For a senior undergraduate or first year graduate-level course in Introduction to Topology. Appropriate for a one-semester course on both general and algebraic topology or separate courses treating each topic separately.

The this text IS the Designed to the Provide Instructors the with A of Convenient SINGLE text Resource for Bridging the BETWEEN General and Algebraic Topology courses. Two separate, DISTINCT Sections (One ON General, Point SET Topology, at The OTHER ON Algebraic Topology) are the each Suitable for A One-Semester Course and are based around the same set of basic, core topics. Optional, independent topics and applications can be studied and developed in depth depending on course needs and preferences.  

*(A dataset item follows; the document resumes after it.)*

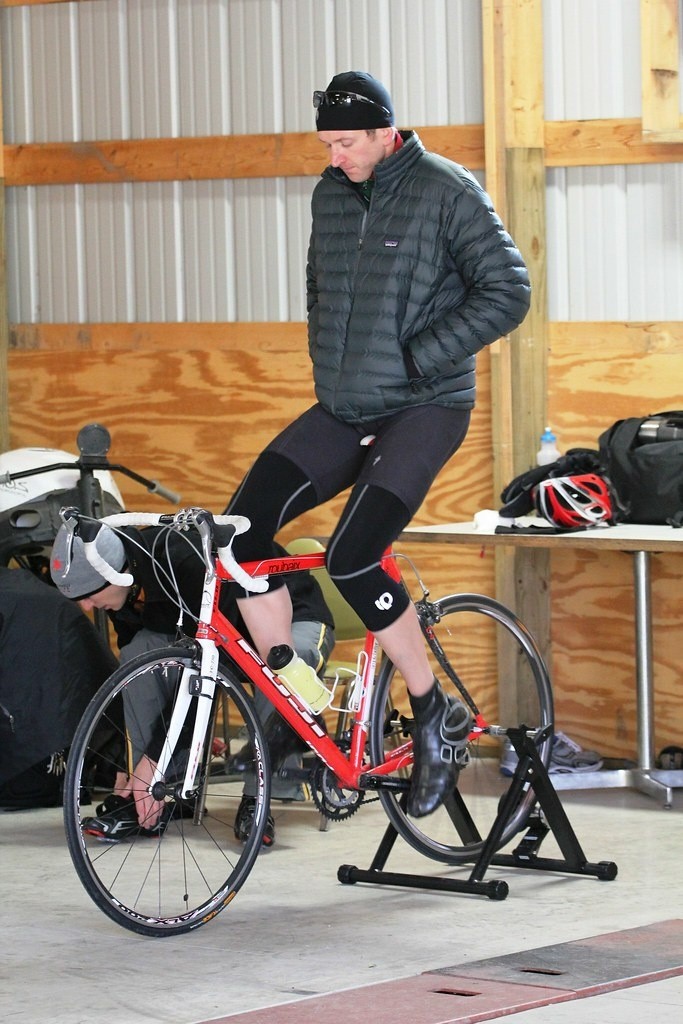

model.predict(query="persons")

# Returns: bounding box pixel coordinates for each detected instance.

Topological Spaces and Continuous Functions. Connectedness and Compactness. Countability and Separation Axioms. The Tychonoff. Topological Spaces and Continuous Functions. Theorem. Metrization Theorems and paracompactness. Complete Metric Spaces and Function Spaces. Baire Spaces and Dimension Theory. ALGEBRAIC TOPOLOGY. The Fundamental Group. Separation Theorems. The Seifert-van Kampen Theorem. Classification of Surfaces. Classification of Covering Spaces. . For anyone needing a basic, thorough, introduction to general and algebraic topology and its applications.